— Begin —
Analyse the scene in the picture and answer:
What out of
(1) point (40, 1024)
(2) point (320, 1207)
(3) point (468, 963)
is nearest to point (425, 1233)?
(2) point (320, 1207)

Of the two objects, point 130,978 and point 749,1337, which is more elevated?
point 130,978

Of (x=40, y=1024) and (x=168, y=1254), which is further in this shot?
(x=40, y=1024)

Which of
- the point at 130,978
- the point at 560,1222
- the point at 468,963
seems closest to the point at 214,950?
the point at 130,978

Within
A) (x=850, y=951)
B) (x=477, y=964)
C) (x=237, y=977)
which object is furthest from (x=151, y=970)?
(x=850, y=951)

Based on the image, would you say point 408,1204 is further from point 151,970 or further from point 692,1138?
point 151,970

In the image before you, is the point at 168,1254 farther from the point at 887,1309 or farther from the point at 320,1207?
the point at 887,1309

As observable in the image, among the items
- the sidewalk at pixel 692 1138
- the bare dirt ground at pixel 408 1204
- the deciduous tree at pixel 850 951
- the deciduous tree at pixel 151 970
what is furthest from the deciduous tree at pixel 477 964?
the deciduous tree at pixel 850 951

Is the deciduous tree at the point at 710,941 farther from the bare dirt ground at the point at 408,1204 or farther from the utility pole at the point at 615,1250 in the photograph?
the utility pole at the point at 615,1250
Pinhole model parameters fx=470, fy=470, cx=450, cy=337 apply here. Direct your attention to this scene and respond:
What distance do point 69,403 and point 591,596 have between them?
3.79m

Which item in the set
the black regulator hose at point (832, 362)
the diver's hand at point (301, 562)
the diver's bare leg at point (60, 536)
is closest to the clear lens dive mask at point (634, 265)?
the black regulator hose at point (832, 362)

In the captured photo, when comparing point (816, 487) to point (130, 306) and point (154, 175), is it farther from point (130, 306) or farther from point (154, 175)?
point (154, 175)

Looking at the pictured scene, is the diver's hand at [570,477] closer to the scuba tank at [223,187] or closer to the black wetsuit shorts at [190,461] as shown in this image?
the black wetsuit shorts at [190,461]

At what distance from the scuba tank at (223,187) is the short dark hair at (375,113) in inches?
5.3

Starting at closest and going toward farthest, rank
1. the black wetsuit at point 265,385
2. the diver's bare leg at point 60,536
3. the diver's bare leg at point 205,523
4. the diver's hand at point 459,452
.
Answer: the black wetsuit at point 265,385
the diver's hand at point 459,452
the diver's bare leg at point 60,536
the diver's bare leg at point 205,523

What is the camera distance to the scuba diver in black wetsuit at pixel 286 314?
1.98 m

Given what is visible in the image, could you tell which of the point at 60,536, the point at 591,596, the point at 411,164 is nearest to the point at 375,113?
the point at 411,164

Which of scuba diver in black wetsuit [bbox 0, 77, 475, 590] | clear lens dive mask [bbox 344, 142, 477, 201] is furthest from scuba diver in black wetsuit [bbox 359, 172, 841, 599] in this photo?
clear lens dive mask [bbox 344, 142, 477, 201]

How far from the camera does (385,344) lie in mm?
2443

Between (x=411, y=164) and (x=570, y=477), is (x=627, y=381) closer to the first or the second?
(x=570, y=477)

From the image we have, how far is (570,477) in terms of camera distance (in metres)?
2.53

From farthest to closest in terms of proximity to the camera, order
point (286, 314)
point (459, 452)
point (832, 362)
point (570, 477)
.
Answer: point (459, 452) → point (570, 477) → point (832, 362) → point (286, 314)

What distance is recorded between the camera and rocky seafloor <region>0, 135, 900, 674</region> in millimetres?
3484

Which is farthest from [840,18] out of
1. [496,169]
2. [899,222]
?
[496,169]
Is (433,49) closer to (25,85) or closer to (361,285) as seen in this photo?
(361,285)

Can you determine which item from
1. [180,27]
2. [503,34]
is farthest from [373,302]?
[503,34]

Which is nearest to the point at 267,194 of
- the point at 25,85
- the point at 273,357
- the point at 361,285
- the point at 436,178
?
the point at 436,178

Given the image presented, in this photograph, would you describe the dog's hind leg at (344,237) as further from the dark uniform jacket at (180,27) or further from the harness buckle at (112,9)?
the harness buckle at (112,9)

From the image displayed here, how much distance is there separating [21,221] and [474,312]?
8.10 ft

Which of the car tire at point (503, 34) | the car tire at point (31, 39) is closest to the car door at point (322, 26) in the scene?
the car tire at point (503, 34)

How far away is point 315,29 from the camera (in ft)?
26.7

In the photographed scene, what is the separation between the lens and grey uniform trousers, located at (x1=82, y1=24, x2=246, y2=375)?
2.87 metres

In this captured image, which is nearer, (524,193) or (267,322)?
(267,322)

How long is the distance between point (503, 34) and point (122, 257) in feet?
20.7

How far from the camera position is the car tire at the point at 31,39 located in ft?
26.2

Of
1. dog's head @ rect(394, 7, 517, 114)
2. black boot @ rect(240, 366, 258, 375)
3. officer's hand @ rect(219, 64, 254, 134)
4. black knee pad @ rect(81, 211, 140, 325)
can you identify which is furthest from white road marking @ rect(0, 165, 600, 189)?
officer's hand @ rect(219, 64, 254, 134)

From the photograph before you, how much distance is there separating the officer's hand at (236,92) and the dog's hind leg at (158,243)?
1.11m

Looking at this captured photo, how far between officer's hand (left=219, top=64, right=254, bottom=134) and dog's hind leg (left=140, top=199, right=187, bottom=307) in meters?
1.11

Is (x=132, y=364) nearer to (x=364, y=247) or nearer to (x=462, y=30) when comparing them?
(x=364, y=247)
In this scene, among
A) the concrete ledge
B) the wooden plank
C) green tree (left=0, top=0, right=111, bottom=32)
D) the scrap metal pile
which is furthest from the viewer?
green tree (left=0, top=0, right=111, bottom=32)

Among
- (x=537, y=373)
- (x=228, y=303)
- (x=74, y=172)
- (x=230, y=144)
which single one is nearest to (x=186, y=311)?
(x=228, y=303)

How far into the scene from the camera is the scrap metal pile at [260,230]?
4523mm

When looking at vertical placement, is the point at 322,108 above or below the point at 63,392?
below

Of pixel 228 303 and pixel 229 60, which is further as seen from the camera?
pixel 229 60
— End —
**PROBLEM REQUIREMENTS**: Copy the records above exactly as they appear.

**ANSWER TO THE PROBLEM**:
Analyse the scene in the picture and answer:
What out of
(1) point (40, 1024)
(2) point (320, 1207)
(3) point (468, 963)
is nearest to point (425, 1233)?
(2) point (320, 1207)

Of the two objects, point 130,978 and point 749,1337, which is more elevated?
point 130,978

Of (x=40, y=1024) and (x=168, y=1254), which is further in this shot?
(x=40, y=1024)

Which of
- the point at 130,978
- the point at 560,1222
- the point at 468,963
seems closest to the point at 214,950?
the point at 130,978

Within
A) (x=850, y=951)
B) (x=477, y=964)
C) (x=237, y=977)
which object is furthest from (x=151, y=970)?
(x=850, y=951)

Based on the image, would you say point 408,1204 is further from point 151,970 or further from point 692,1138?
point 151,970

In the image before you, is the point at 168,1254 farther from the point at 887,1309 or farther from the point at 320,1207?
the point at 887,1309

As observable in the image, among the items
- the sidewalk at pixel 692 1138
- the bare dirt ground at pixel 408 1204
- the deciduous tree at pixel 850 951
- the deciduous tree at pixel 151 970
what is furthest from the deciduous tree at pixel 477 964?
the deciduous tree at pixel 850 951

Is the deciduous tree at the point at 710,941 farther from the bare dirt ground at the point at 408,1204 or farther from the utility pole at the point at 615,1250 in the photograph?
the utility pole at the point at 615,1250
Pinhole model parameters fx=470, fy=470, cx=450, cy=337 apply here. Direct your attention to this scene and respond:
What distance do point 69,403 and point 591,596 have between them?
3.79m

Which item in the set
the black regulator hose at point (832, 362)
the diver's hand at point (301, 562)
the diver's bare leg at point (60, 536)
is closest to the clear lens dive mask at point (634, 265)?
the black regulator hose at point (832, 362)

In the captured photo, when comparing point (816, 487) to point (130, 306) and point (154, 175), is it farther from point (130, 306) or farther from point (154, 175)?
point (154, 175)

Looking at the pictured scene, is the diver's hand at [570,477] closer to the scuba tank at [223,187] or closer to the black wetsuit shorts at [190,461] as shown in this image?
the black wetsuit shorts at [190,461]

At what distance from the scuba tank at (223,187) is the short dark hair at (375,113) in inches?
5.3

Starting at closest and going toward farthest, rank
1. the black wetsuit at point 265,385
2. the diver's bare leg at point 60,536
3. the diver's bare leg at point 205,523
4. the diver's hand at point 459,452
.
Answer: the black wetsuit at point 265,385
the diver's hand at point 459,452
the diver's bare leg at point 60,536
the diver's bare leg at point 205,523

What is the camera distance to the scuba diver in black wetsuit at pixel 286 314?
1.98 m

Given what is visible in the image, could you tell which of the point at 60,536, the point at 591,596, the point at 411,164 is nearest to the point at 375,113?
the point at 411,164

Which of scuba diver in black wetsuit [bbox 0, 77, 475, 590] | clear lens dive mask [bbox 344, 142, 477, 201] is furthest from scuba diver in black wetsuit [bbox 359, 172, 841, 599] in this photo?
clear lens dive mask [bbox 344, 142, 477, 201]

How far from the camera does (385,344) lie in mm?
2443

Between (x=411, y=164) and (x=570, y=477), is (x=627, y=381) closer to the first or the second?
(x=570, y=477)

From the image we have, how far is (570,477) in terms of camera distance (in metres)?
2.53

From farthest to closest in terms of proximity to the camera, order
point (286, 314)
point (459, 452)
point (832, 362)
point (570, 477)
.
Answer: point (459, 452) → point (570, 477) → point (832, 362) → point (286, 314)

What distance is recorded between the camera and rocky seafloor <region>0, 135, 900, 674</region> in millimetres?
3484

Which is farthest from [840,18] out of
1. [496,169]
2. [899,222]
?
[496,169]
Is (433,49) closer to (25,85) or closer to (361,285) as seen in this photo?
(361,285)

Can you determine which item from
1. [180,27]
2. [503,34]
is farthest from [373,302]?
[503,34]

Which is nearest to the point at 267,194 of
- the point at 25,85
- the point at 273,357
- the point at 361,285
- the point at 436,178
?
the point at 436,178

Given the image presented, in this photograph, would you describe the dog's hind leg at (344,237) as further from the dark uniform jacket at (180,27) or further from the harness buckle at (112,9)?
the harness buckle at (112,9)

From the image displayed here, how much distance is there separating [21,221] and [474,312]?
8.10 ft

Which of the car tire at point (503, 34) | the car tire at point (31, 39) is closest to the car door at point (322, 26) in the scene?
the car tire at point (503, 34)

How far away is point 315,29 from the camera (in ft)?
26.7

In the photographed scene, what is the separation between the lens and grey uniform trousers, located at (x1=82, y1=24, x2=246, y2=375)?
2.87 metres

In this captured image, which is nearer, (524,193) or (267,322)?
(267,322)

How long is the distance between point (503, 34) and point (122, 257) in feet?
20.7

How far from the camera position is the car tire at the point at 31,39 located in ft?
26.2

Of
1. dog's head @ rect(394, 7, 517, 114)
2. black boot @ rect(240, 366, 258, 375)
3. officer's hand @ rect(219, 64, 254, 134)
4. black knee pad @ rect(81, 211, 140, 325)
can you identify which is furthest from white road marking @ rect(0, 165, 600, 189)?
officer's hand @ rect(219, 64, 254, 134)

From the photograph before you, how much distance is there separating the officer's hand at (236,92) and the dog's hind leg at (158,243)?
1.11m

Looking at this captured photo, how far between officer's hand (left=219, top=64, right=254, bottom=134) and dog's hind leg (left=140, top=199, right=187, bottom=307) in meters?
1.11

Is (x=132, y=364) nearer to (x=364, y=247) or nearer to (x=462, y=30) when comparing them?
(x=364, y=247)
In this scene, among
A) the concrete ledge
B) the wooden plank
C) green tree (left=0, top=0, right=111, bottom=32)
D) the scrap metal pile
which is furthest from the viewer?
green tree (left=0, top=0, right=111, bottom=32)

Among
- (x=537, y=373)
- (x=228, y=303)
- (x=74, y=172)
- (x=230, y=144)
which single one is nearest to (x=186, y=311)?
(x=228, y=303)

How far into the scene from the camera is the scrap metal pile at [260,230]?
4523mm

When looking at vertical placement, is the point at 322,108 above or below the point at 63,392?
below

Of pixel 228 303 and pixel 229 60, which is further as seen from the camera?
pixel 229 60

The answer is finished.